Time-series and deep learning approaches for renewable energy forecasting in Dhaka: a comparative study of ARIMA, SARIMA, and LSTM models
Mohammad Liton Hossain, S. M. Nasif Shams, Saeed Ullah
Abstract
Accurate forecasting of renewable energy generation is critical for sustainable energy planning in rapidly urbanizing cities like Dhaka. This study conducts a comprehensive comparative analysis of classical time-series models ARIMA and SARIMA and a deep learning model LSTM for long-term combined renewable energy (CED) forecasting. Feature engineering was employed to enhance model inputs and both statistical and recursive deep learning approaches were utilized to predict combined renewable energy (CED) density over a two-year horizon (2024–2025).
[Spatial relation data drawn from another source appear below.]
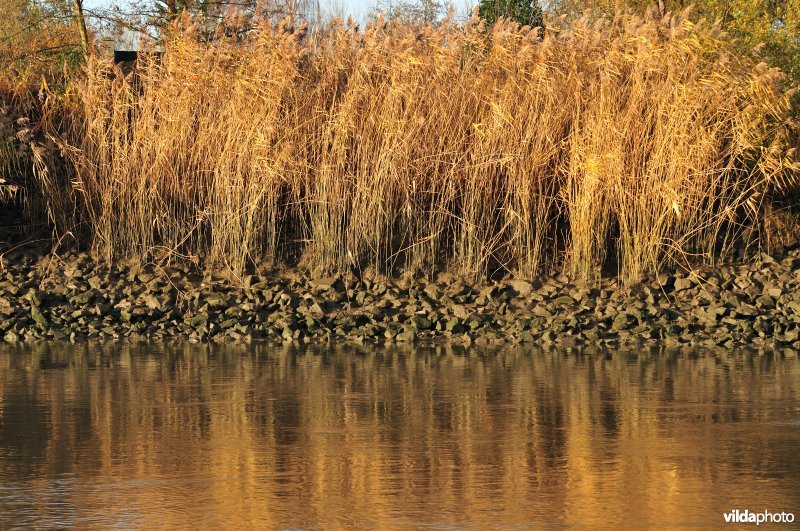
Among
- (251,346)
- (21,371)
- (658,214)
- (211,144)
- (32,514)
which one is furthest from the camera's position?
(211,144)

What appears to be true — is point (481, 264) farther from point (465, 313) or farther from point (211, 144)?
point (211, 144)

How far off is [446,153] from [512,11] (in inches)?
604

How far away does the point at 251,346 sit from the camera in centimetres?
1290

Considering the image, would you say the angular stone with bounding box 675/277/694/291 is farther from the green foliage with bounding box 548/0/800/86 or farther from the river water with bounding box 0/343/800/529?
the green foliage with bounding box 548/0/800/86

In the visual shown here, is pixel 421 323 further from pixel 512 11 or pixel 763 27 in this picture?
pixel 512 11

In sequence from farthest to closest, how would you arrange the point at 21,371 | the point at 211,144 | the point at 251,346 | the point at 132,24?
1. the point at 132,24
2. the point at 211,144
3. the point at 251,346
4. the point at 21,371

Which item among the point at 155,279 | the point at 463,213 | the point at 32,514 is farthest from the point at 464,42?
the point at 32,514

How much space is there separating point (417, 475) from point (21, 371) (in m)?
5.38

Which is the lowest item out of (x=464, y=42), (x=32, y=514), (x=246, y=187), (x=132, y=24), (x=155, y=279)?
(x=32, y=514)

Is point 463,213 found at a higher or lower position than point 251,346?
higher

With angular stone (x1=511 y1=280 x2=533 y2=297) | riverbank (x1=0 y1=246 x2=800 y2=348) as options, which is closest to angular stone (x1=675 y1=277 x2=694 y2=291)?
riverbank (x1=0 y1=246 x2=800 y2=348)

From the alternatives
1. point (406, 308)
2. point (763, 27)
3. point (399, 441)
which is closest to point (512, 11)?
point (763, 27)

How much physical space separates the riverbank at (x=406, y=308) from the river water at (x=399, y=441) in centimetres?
133

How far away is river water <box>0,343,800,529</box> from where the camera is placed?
5.97 m
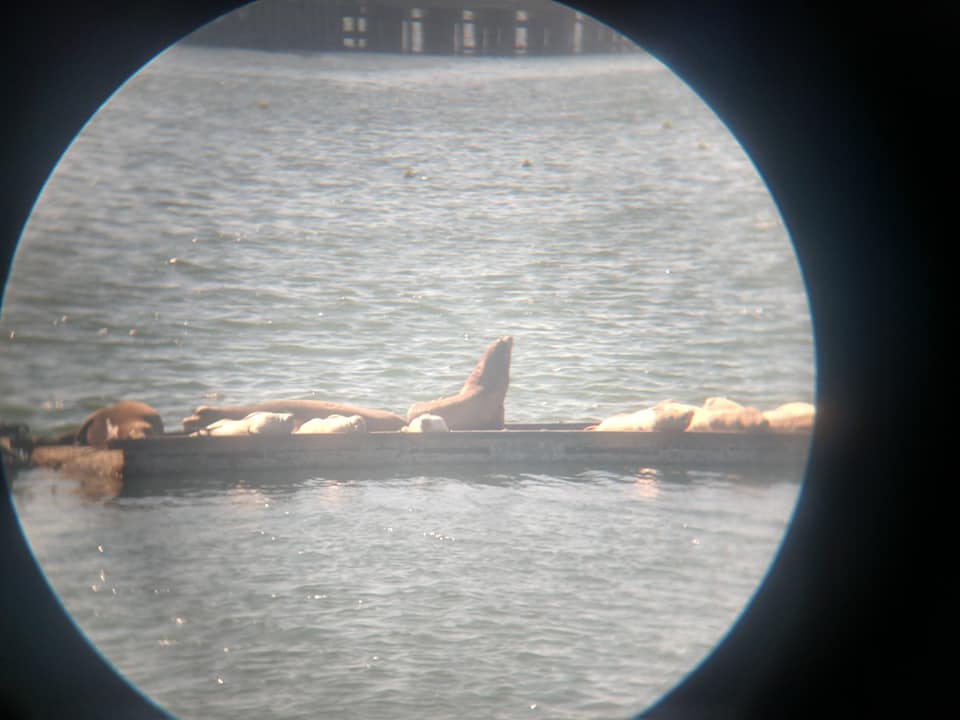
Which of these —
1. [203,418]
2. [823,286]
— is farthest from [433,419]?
[823,286]

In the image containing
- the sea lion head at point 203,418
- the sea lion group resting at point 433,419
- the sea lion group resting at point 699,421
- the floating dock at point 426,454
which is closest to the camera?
the floating dock at point 426,454

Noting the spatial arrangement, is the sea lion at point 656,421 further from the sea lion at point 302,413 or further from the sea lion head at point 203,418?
the sea lion head at point 203,418

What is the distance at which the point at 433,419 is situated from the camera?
8.62 meters

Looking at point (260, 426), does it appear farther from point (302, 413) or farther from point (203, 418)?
→ point (203, 418)

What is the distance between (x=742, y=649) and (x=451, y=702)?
3443 mm

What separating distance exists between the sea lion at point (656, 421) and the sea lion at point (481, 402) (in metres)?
0.98

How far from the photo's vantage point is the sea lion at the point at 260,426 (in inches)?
332

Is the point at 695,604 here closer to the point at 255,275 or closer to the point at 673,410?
the point at 673,410

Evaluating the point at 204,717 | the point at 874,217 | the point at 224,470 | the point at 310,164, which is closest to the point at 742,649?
the point at 874,217

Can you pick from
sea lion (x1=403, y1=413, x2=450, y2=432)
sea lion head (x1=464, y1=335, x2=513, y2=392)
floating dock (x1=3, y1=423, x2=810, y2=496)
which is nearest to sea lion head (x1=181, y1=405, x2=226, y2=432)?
floating dock (x1=3, y1=423, x2=810, y2=496)

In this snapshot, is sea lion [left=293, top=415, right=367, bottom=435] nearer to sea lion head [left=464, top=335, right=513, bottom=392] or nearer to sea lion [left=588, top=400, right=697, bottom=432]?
sea lion head [left=464, top=335, right=513, bottom=392]

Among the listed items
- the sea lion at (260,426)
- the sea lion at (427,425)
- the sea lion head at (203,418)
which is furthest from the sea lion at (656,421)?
the sea lion head at (203,418)

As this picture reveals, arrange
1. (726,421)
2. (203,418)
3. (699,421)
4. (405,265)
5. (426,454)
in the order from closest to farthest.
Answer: (426,454) < (699,421) < (726,421) < (203,418) < (405,265)

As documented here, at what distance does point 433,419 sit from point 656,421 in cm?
212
The analysis used 10 years of hourly wind and solar energy data (2014–2023), comprising 87,648 data points, sourced from the NASA POWER database. The ARIMA(2,1,2) and SARIMA(2,1,2)(1,1,1,24) models captured basic temporal patterns but struggled with non-linear dynamics, achieving R 2 scores of − 0.0008 and − 0.1104, respectively. In contrast, the LSTM model achieved superior performance (R 2 = 0.9860) using a fixed test set and demonstrated strong generalizability under time-series cross-validation (Avg R 2 = 0.9847) by effectively learning complex temporal dependencies. The LSTM-based long-term forecasts demonstrated realistic seasonal trends and robust temporal consistency. These findings underscore the transformative potential of deep learning in enhancing renewable energy forecasting accuracy in developing urban regions, providing critical insights for future energy policy and infrastructure development in Dhaka City.